– Gabriela Sardá Nuñez – Europa Press
CEUTA 11 août (EUROPA PRESS) –
Le ministre des Affaires étrangères, de l'Union européenne et de la Coopération, José Manuel Albares, s'est adressé aux migrants du continent africain et les a avertis de ne pas entrer irrégulièrement dans les villes autonomes de Ceuta et Melilla, car ils seraient renvoyés dans leur lieu d'origine.
Dans des déclarations aux médias de Ceuta ce mardi, après avoir rencontré le président de la ville, Juan Jesús Vivas (PP) après l'entrée massive de 72.000 personnes le 30 juillet, il a demandé à ceux qui se trouvent au Maroc ou ailleurs en Afrique et qui envisagent d'entrer illégalement, de ne pas le faire.
« Ils ne doivent pas risquer leur vie, leur argent, leur avenir, dans une aventure vouée à l'échec », a lancé Albares, assurant que les gouvernements espagnol et marocain travaillent ensemble et « qu'ils seront rendus ».
« Ils ne pourront atteindre ni la péninsule, ni le continent européen, ni rester indéfiniment à Ceuta ou Melilla », a-t-il indiqué, assurant que la volonté des deux pays voisins est celle « et aucune décision d'aucun tribunal dénaturée sur les réseaux sociaux ne l'a modifiée », a-t-il ensuite noté.
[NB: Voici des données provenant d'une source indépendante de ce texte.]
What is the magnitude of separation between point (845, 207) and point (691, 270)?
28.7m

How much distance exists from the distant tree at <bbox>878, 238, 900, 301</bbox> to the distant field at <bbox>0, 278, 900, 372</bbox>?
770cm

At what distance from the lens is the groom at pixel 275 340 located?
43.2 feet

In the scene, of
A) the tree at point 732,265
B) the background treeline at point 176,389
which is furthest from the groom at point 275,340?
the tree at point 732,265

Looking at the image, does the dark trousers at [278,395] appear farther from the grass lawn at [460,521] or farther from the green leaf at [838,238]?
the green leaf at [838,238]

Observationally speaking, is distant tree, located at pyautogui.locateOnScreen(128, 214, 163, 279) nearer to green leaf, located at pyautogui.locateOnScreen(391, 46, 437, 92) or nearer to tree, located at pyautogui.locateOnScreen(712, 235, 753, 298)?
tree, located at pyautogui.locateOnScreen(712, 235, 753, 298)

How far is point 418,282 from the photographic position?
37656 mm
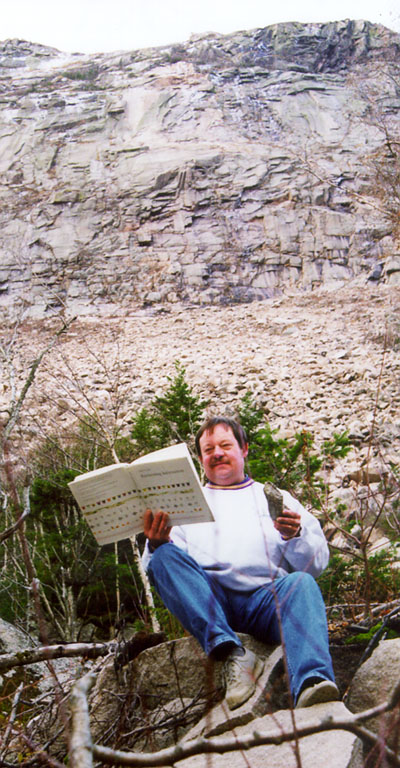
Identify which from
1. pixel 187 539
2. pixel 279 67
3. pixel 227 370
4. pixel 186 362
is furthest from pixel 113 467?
pixel 279 67

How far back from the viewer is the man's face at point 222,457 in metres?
2.60

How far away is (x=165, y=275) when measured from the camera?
19.3 meters

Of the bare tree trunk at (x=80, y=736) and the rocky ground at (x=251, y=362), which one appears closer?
the bare tree trunk at (x=80, y=736)

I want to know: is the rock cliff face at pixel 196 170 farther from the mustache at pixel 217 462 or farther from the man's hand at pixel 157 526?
the man's hand at pixel 157 526

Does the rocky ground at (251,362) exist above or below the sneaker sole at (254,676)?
below

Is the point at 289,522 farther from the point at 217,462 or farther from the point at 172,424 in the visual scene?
the point at 172,424

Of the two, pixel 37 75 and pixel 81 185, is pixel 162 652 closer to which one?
pixel 81 185

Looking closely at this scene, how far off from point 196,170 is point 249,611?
2075cm

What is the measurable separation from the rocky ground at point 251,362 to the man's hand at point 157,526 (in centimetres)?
372

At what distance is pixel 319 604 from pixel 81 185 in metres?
21.8

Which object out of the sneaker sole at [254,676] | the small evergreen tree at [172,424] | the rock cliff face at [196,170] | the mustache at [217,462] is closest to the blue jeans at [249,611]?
the sneaker sole at [254,676]

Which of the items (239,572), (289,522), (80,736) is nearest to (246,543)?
(289,522)

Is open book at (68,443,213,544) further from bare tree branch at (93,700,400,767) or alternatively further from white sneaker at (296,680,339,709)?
bare tree branch at (93,700,400,767)

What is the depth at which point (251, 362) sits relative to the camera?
12.0m
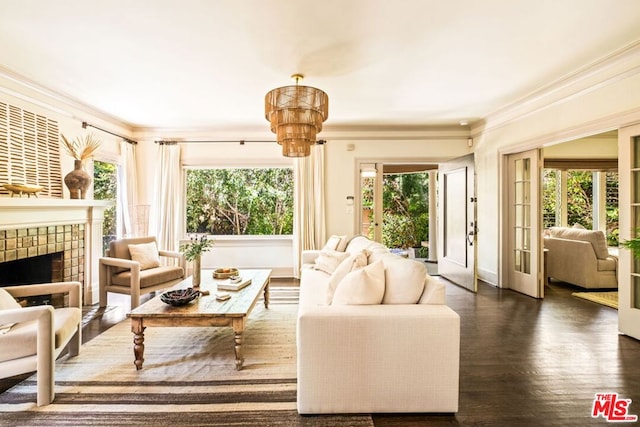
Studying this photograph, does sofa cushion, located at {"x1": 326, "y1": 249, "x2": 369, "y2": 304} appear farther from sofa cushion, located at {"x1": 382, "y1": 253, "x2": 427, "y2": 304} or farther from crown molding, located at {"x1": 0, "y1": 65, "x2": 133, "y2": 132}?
crown molding, located at {"x1": 0, "y1": 65, "x2": 133, "y2": 132}

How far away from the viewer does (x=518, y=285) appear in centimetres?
442

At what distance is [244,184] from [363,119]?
2373 mm

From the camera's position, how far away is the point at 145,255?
13.4ft

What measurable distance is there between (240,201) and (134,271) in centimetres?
233

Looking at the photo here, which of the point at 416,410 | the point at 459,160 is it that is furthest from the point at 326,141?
the point at 416,410

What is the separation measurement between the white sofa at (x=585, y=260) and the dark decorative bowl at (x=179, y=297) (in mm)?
5359

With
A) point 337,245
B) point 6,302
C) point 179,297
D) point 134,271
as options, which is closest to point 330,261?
point 337,245

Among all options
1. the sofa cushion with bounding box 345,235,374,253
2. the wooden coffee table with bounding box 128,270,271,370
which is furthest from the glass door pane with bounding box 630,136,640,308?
the wooden coffee table with bounding box 128,270,271,370

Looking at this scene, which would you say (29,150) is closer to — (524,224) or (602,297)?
(524,224)

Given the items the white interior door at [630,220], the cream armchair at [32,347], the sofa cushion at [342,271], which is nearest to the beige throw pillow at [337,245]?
the sofa cushion at [342,271]

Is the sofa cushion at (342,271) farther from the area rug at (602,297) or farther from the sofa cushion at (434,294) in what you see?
the area rug at (602,297)

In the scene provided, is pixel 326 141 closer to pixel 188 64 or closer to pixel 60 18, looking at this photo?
pixel 188 64

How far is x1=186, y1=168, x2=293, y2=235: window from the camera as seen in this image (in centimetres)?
547

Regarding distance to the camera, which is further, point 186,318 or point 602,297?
point 602,297
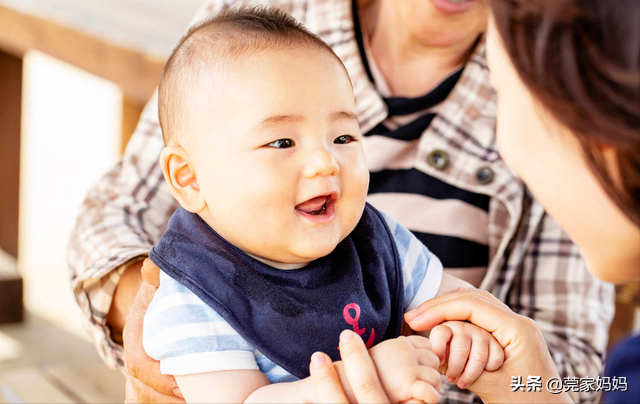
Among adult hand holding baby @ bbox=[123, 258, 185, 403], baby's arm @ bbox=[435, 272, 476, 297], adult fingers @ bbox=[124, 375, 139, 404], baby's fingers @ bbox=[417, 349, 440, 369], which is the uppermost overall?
baby's fingers @ bbox=[417, 349, 440, 369]

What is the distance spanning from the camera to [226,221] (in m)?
0.92

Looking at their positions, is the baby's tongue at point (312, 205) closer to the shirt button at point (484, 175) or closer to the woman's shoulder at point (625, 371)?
the woman's shoulder at point (625, 371)

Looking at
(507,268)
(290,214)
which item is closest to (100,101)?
(507,268)

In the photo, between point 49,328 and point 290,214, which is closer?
point 290,214

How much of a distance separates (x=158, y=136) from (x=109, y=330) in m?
0.41

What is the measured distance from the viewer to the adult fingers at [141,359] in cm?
102

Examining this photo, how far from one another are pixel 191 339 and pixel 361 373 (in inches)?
8.2

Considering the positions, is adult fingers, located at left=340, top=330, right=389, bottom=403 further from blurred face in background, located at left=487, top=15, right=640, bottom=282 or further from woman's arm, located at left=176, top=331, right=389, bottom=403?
blurred face in background, located at left=487, top=15, right=640, bottom=282

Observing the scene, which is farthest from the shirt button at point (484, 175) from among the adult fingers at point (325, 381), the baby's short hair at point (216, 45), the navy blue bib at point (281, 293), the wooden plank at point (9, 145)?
the wooden plank at point (9, 145)

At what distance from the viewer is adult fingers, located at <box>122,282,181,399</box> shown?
1.02 m

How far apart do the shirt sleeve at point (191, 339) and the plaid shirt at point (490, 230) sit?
1.52 ft

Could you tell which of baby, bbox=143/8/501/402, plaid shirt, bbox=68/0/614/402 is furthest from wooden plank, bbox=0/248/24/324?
baby, bbox=143/8/501/402

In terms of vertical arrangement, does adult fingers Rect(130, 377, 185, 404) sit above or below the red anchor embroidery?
below

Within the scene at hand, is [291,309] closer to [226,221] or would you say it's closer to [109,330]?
[226,221]
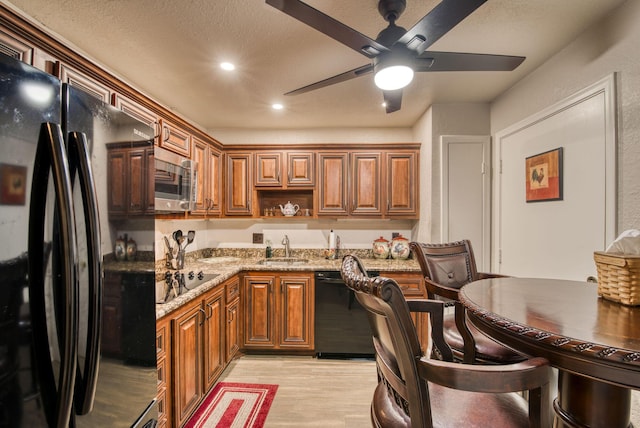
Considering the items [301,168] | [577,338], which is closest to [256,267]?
[301,168]

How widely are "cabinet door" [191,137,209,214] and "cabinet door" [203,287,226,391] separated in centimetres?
85

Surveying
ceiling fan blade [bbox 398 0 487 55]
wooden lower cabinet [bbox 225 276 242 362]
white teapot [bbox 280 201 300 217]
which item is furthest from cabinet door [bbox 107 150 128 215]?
white teapot [bbox 280 201 300 217]

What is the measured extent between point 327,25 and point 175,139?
1.70 m

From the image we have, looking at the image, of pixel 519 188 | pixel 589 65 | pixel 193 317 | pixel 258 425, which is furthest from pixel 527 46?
pixel 258 425

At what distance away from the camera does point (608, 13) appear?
1.57 m

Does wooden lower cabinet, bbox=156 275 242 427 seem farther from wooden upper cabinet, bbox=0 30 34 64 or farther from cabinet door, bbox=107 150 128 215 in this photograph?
wooden upper cabinet, bbox=0 30 34 64

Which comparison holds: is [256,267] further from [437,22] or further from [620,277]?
[620,277]

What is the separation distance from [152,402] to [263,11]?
1.99 m

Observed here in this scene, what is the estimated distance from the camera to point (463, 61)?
1.54 m

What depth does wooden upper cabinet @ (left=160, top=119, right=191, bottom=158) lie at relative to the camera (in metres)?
2.21

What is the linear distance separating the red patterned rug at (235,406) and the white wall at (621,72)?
2.53 meters

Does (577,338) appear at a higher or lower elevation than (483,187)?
lower

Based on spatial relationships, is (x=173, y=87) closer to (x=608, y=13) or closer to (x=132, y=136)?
(x=132, y=136)

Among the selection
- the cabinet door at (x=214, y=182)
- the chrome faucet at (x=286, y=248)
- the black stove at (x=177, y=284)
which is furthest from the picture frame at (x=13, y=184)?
the chrome faucet at (x=286, y=248)
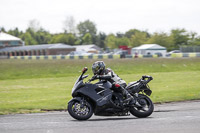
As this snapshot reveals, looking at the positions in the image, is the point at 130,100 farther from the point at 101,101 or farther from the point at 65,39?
the point at 65,39

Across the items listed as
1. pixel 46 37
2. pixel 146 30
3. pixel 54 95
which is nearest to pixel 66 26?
pixel 46 37

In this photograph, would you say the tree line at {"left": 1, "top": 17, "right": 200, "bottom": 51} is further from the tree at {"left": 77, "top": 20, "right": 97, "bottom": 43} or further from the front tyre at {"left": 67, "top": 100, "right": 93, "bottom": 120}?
the front tyre at {"left": 67, "top": 100, "right": 93, "bottom": 120}

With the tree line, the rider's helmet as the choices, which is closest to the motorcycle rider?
the rider's helmet

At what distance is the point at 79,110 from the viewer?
1046 cm

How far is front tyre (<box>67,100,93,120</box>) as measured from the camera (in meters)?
10.4

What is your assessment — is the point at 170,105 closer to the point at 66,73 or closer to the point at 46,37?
the point at 66,73

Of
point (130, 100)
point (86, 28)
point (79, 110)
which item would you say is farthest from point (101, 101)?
point (86, 28)

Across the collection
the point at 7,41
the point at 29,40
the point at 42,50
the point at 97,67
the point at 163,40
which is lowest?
the point at 42,50

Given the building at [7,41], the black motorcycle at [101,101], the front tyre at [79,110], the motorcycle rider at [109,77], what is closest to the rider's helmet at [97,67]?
the motorcycle rider at [109,77]

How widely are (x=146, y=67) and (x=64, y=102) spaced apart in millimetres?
20162

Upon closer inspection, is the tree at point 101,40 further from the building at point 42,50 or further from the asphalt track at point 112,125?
the asphalt track at point 112,125

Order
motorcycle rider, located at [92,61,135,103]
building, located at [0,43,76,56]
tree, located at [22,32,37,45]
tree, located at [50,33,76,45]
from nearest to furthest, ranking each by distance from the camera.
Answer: motorcycle rider, located at [92,61,135,103]
building, located at [0,43,76,56]
tree, located at [50,33,76,45]
tree, located at [22,32,37,45]

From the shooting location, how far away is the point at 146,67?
115 ft

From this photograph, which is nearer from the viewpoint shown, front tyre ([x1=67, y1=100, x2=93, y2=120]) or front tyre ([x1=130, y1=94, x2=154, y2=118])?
front tyre ([x1=67, y1=100, x2=93, y2=120])
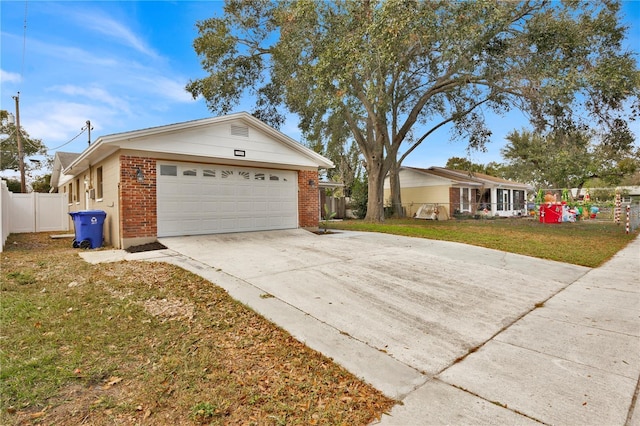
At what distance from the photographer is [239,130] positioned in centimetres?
985

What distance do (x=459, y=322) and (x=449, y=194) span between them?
21.1 m

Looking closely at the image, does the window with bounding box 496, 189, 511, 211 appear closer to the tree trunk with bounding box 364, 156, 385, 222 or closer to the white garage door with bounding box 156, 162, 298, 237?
the tree trunk with bounding box 364, 156, 385, 222

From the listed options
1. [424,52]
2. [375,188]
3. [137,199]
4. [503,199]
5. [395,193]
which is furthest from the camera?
[503,199]

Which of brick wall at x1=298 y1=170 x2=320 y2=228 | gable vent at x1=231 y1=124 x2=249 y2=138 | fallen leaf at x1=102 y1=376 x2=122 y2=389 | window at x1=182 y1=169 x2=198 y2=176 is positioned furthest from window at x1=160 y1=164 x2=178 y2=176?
fallen leaf at x1=102 y1=376 x2=122 y2=389

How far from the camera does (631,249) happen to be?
31.1 feet

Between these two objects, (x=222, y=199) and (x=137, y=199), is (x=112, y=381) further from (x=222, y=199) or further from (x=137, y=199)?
(x=222, y=199)

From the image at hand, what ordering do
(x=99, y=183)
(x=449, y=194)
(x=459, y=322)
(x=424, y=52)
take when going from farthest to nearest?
1. (x=449, y=194)
2. (x=424, y=52)
3. (x=99, y=183)
4. (x=459, y=322)

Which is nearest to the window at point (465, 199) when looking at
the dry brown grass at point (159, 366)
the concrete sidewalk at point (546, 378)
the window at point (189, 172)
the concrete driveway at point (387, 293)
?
the concrete driveway at point (387, 293)

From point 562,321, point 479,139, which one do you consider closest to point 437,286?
point 562,321

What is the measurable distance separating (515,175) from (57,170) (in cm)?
4155

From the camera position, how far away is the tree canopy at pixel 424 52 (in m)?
10.5

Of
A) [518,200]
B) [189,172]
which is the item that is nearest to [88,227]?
[189,172]

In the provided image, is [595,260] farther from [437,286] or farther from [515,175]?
[515,175]

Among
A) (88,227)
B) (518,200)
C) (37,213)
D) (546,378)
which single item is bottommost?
(546,378)
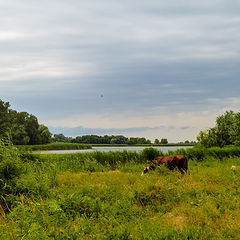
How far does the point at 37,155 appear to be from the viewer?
18.8 metres

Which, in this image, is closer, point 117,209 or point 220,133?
point 117,209

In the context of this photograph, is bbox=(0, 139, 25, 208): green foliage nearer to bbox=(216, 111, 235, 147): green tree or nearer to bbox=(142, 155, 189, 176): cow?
bbox=(142, 155, 189, 176): cow

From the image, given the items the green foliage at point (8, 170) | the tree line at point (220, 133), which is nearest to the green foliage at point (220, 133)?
the tree line at point (220, 133)

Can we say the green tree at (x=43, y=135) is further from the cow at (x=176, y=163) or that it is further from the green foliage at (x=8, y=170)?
the green foliage at (x=8, y=170)

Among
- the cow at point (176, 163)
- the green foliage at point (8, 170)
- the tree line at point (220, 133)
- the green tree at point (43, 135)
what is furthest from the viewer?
the green tree at point (43, 135)

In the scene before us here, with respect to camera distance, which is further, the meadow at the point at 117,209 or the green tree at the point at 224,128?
the green tree at the point at 224,128

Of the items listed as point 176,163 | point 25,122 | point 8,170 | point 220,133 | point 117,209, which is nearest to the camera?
point 117,209

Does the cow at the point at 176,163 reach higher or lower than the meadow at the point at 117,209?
higher

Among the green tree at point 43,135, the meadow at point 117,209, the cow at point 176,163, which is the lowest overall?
the meadow at point 117,209

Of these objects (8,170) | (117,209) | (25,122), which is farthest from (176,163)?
(25,122)

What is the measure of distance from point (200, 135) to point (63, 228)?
115 feet

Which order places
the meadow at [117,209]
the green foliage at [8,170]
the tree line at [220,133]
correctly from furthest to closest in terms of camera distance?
the tree line at [220,133] < the green foliage at [8,170] < the meadow at [117,209]

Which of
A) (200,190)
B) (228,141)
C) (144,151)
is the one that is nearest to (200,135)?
(228,141)

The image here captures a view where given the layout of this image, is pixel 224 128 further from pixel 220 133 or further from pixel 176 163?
pixel 176 163
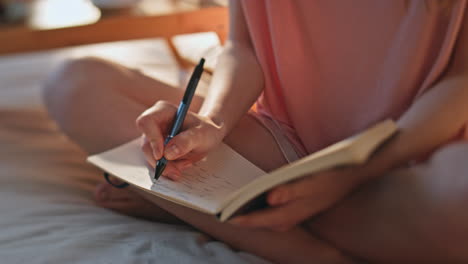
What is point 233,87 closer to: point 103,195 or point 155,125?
point 155,125

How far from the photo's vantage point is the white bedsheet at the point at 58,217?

Il fait ainsi référence à l'arrêt de la Cour suprême du 8 juillet, qui interdit les « retours à chaud » des migrants arrivant à la nage à Ceuta et Melilla, considérant qu'il n'y a pas de frontière physique, et que le gouvernement considère comme la principale cause de l'entrée massive.
En ce sens, il a souligné que les deux territoires disposent d'un régime de contrôle unique en Europe, avec un double filtre, d'abord un contrôle à la frontière avec le Maroc puis un deuxième contrôle de l'espace Schengen pour partir vers la péninsule ibérique.